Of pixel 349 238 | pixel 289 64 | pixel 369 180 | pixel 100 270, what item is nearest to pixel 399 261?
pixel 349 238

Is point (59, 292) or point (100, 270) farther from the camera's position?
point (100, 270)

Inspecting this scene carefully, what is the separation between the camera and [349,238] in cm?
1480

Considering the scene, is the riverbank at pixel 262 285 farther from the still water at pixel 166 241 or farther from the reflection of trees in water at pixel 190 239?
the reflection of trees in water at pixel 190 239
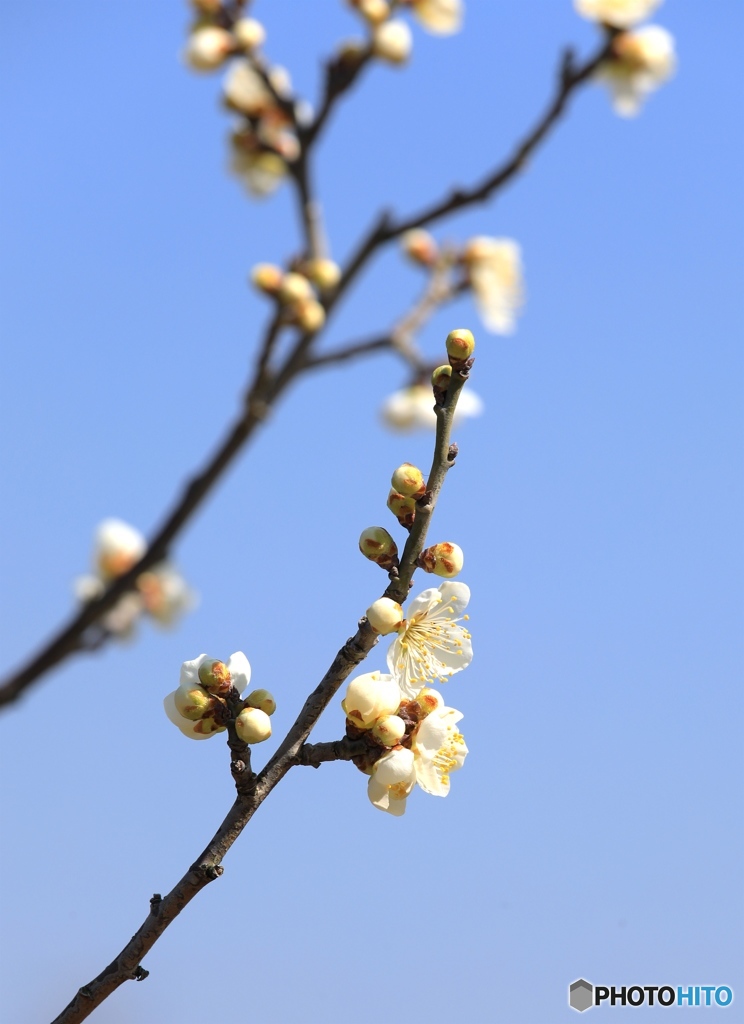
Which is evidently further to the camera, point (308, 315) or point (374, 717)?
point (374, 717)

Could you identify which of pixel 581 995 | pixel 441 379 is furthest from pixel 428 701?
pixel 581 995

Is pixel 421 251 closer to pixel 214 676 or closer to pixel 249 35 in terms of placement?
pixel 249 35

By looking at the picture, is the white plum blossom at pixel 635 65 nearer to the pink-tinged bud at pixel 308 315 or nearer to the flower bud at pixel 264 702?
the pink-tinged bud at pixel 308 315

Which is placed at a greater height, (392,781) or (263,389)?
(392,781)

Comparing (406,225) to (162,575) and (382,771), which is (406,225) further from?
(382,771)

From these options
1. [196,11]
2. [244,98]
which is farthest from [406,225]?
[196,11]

◇ ◇ ◇ ◇ ◇ ◇ ◇

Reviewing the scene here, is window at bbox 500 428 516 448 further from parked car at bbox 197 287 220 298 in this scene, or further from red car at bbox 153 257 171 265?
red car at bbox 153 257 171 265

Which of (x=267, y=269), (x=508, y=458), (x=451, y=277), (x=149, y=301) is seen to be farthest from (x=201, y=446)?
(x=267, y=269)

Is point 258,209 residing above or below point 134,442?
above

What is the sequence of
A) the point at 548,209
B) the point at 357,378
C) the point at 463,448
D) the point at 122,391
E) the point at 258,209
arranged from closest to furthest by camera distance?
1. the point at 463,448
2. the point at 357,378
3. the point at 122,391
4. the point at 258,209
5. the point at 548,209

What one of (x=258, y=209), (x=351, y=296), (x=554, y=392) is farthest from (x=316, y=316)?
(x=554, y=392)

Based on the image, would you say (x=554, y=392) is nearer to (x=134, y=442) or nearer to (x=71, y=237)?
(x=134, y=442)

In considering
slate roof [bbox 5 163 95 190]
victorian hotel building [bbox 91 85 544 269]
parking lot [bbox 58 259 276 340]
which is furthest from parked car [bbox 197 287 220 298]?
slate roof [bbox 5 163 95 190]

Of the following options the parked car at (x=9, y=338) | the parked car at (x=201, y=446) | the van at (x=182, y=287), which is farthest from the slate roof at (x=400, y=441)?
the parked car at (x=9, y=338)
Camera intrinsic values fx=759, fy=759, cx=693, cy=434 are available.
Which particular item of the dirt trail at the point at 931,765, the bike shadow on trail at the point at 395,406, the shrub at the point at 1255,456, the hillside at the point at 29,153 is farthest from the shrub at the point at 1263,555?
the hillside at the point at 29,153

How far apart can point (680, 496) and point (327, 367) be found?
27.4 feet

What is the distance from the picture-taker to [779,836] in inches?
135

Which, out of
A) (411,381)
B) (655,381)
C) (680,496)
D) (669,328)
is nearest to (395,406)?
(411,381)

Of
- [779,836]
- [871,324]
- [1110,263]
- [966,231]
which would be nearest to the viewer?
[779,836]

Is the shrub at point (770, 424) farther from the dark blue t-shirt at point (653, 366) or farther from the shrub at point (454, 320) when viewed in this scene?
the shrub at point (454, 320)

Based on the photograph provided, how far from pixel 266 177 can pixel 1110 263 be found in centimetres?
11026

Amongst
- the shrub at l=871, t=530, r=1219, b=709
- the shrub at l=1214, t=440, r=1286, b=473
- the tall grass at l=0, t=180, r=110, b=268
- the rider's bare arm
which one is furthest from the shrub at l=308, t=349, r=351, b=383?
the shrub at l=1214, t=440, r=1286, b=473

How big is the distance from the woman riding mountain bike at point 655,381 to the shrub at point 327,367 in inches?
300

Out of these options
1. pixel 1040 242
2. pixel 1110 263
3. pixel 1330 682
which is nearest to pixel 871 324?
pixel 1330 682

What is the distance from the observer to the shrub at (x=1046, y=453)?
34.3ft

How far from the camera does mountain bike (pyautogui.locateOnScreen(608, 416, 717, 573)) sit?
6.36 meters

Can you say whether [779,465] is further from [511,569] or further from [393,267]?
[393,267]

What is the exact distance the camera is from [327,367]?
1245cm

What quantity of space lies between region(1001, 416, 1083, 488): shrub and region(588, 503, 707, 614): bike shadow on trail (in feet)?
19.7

◇ ◇ ◇ ◇ ◇ ◇ ◇

_Stated exercise_: Locate every line in the records above that contains the word "distance", matching case exactly, and copy each of those lines.

_Finished task_:
arranged from closest to furthest by camera distance?
What is the distance from the picture-taker to [779,836] in inches?
How big is the distance from the woman riding mountain bike at point 655,381 to the shrub at point 327,367 in inches?
What is the distance from the observer to the shrub at (x=1046, y=453)?
What is the exact distance the camera is from [327,367]?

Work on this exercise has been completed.